I find this funny
. Since ive worked on a lot of piece of crap vettes with owners who are too cheap and don't want to pay to fix it right.
Im talking about 1970's to 2000's vettes. Interiors and bodies are complete junk .
Maybe that black one is worth saving but that's about it.
Each generation has been a stepping stone to what the corvette is today. Nobody can just make the perfect car on their first try, even after companies such as GM have made enormous strides towards figuring this stuff out and laid the groundwork FOR them. Any new car company today would be lightyears ahead of where they'd be 40 years ago just because of the automotive design knowledge there is these days, let alone new manufacturing technologies. This is why it's not exactly fair to compare the quality or whatever of a 70s vette with a standard cheap family car of today. If you're going to compare do it in a way that at least makes sense, like comparing cars of the same year.
Even if you're not a chevy guy you cannot deny what 60 years of the corvette has done for the automotive industry.
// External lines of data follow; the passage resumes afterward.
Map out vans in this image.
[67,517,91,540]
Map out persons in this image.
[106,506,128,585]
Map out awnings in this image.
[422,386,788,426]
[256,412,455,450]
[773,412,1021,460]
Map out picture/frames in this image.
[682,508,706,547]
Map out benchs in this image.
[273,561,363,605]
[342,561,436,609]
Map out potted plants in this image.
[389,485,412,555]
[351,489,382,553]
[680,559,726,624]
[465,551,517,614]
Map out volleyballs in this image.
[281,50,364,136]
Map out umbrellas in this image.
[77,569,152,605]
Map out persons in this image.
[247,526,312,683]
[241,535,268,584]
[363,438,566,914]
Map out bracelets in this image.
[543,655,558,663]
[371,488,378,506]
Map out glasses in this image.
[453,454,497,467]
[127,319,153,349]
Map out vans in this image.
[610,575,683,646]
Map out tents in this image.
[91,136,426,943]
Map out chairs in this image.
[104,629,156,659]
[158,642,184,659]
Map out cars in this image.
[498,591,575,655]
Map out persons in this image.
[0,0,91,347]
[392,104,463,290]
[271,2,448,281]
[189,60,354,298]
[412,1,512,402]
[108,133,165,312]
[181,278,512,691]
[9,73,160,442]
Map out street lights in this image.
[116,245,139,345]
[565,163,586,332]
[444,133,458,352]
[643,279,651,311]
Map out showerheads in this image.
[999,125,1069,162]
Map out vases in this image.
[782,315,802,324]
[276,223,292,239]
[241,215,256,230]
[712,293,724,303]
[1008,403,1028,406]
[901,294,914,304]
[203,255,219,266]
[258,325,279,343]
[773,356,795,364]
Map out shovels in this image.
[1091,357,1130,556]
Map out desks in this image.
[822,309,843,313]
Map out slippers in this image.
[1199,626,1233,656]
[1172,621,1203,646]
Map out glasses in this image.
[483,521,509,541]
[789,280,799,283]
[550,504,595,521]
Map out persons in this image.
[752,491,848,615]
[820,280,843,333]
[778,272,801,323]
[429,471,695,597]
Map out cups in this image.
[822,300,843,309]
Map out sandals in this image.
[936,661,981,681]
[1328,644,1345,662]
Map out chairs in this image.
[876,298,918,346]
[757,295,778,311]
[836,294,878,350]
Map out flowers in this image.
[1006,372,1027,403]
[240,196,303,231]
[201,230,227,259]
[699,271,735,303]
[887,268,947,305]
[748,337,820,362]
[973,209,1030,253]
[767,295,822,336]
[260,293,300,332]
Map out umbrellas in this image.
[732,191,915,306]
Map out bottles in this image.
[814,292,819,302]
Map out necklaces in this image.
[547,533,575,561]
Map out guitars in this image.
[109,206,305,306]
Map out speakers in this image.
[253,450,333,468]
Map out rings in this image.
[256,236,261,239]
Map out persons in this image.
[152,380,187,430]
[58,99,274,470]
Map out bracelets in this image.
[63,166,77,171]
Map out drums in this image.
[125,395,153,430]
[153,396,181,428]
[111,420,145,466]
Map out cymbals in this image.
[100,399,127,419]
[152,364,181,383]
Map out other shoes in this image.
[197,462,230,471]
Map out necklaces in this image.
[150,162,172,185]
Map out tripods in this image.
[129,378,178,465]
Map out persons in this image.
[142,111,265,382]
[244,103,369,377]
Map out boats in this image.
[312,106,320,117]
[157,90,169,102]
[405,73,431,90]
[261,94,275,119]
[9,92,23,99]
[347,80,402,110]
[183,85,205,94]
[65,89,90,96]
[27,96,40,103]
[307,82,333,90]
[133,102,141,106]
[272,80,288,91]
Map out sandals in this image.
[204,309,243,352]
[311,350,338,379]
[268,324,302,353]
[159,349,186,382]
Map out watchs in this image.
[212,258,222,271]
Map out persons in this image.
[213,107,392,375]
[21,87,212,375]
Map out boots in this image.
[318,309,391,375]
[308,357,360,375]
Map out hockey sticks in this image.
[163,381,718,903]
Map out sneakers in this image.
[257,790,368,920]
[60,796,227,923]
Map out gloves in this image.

I'm not a ford guy, but when I went to the ford museum at the Miller Motorsports raceway I didn't look around and just say 'oh a bunch of old ford junk' because I've worked on plenty of crap fords. As a gearhead, I acknowledged their heritage and what they've accomplished and done to further the industry and respected them for that, and I'd hate to see anything bad happen to them because some are truly performance automotive history.